Pseudo-spectral optimization and model predictive control of vehicle shift process with dual clutch transmission

Abstract

To improve the shift quality of dual clutch transmission (DCT) vehicles and reduce the jerk and sliding friction in the shift process, a real-time planning of clutch optimal engagement trajectory and control method in the shift process is proposed. This method combines pseudo-spectral optimization, machine learning, and model predictive control. First, considering the jerk, sliding friction work, and shift time as the optimization indices, the adaptive pseudo-spectral method is employed to optimize the engagement trajectory of the clutch during the shift process. Based on the optimal trajectory data set, a gradient boosting decision tree-based real-time planning method for the clutch target engagement trajectory is proposed. Second, a model predictive control strategy for the shift process is proposed based on the DCT system model to track the optimal target trajectory in real-time.
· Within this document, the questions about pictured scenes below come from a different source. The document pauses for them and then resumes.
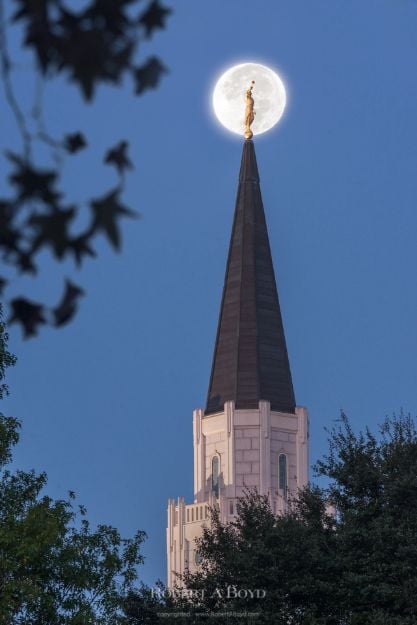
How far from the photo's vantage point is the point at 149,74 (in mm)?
6766

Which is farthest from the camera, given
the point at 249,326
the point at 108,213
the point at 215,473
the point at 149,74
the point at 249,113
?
the point at 249,113

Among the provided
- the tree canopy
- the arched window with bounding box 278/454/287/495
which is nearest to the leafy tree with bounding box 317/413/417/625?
the tree canopy

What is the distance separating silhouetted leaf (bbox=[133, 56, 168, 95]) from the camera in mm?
6703

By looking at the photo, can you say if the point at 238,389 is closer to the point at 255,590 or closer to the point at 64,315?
the point at 255,590

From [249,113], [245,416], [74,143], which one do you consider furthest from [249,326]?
[74,143]

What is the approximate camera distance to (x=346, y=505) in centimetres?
4741

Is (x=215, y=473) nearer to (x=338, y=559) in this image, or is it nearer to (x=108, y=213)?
(x=338, y=559)

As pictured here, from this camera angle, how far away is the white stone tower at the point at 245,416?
9544 centimetres

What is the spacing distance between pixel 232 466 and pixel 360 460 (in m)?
48.3

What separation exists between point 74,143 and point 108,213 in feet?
2.28

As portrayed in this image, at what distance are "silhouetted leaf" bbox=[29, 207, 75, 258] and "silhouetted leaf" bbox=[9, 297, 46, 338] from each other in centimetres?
41

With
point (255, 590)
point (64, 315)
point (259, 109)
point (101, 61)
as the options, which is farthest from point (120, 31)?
point (259, 109)

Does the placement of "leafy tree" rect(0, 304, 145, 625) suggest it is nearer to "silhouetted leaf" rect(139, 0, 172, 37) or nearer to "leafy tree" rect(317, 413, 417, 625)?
"leafy tree" rect(317, 413, 417, 625)

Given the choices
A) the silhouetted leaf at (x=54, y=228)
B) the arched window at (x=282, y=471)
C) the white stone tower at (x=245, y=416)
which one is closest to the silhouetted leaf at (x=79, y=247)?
the silhouetted leaf at (x=54, y=228)
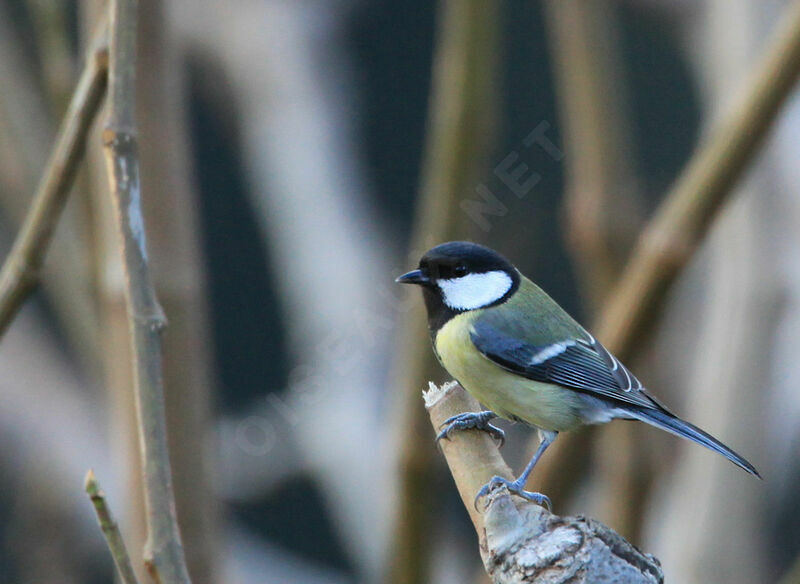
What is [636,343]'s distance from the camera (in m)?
1.31

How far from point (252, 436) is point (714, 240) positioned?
111cm

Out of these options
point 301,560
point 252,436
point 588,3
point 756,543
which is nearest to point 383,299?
point 252,436

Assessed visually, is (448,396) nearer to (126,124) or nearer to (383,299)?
(126,124)

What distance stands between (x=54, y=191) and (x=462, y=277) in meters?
0.53

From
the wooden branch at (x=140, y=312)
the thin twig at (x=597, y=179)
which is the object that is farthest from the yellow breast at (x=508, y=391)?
the wooden branch at (x=140, y=312)

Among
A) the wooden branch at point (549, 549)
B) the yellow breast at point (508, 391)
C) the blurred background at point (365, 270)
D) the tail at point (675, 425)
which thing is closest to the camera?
the wooden branch at point (549, 549)

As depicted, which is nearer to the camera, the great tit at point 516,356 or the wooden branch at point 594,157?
the great tit at point 516,356

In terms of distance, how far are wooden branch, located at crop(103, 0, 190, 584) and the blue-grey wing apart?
1.79ft

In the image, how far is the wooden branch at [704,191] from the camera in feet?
3.91

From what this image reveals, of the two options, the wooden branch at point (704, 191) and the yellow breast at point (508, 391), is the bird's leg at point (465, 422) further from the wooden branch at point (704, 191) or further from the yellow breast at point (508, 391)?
the wooden branch at point (704, 191)

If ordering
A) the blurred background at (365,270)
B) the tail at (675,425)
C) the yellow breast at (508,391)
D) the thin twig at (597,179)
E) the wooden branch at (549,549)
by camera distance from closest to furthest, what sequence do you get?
the wooden branch at (549,549) < the tail at (675,425) < the yellow breast at (508,391) < the blurred background at (365,270) < the thin twig at (597,179)

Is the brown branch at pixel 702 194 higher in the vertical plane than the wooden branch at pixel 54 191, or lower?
lower

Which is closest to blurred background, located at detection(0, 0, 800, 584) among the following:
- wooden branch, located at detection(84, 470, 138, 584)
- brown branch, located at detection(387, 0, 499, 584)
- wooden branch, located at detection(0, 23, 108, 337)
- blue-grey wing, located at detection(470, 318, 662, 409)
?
brown branch, located at detection(387, 0, 499, 584)

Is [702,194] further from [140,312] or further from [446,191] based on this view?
[140,312]
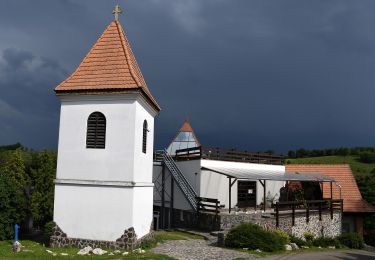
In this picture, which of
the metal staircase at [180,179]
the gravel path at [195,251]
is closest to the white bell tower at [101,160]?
the gravel path at [195,251]

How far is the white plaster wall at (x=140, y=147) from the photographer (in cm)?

Simulations and experiments reveal that the proposed target engagement trajectory planning method can plan the clutch target engagement trajectory for various accelerator pedal openings and initial clutch speed states in real-time, and the proposed model predictive control method can accurately track the target trajectory. Compared with the original vehicle strategy, under 35% and 65% accelerator pedal opening, the maximum absolute value of jerk produced by the proposed strategy was reduced by 31.06% and 31.46%, respectively, and the sliding friction work was reduced by 22.87% and 23.24%, respectively. The shift times of the proposed strategy under 35% and 65% accelerator pedal openings were 19.12% and 20.69% lower than that of the original vehicle strategy, respectively.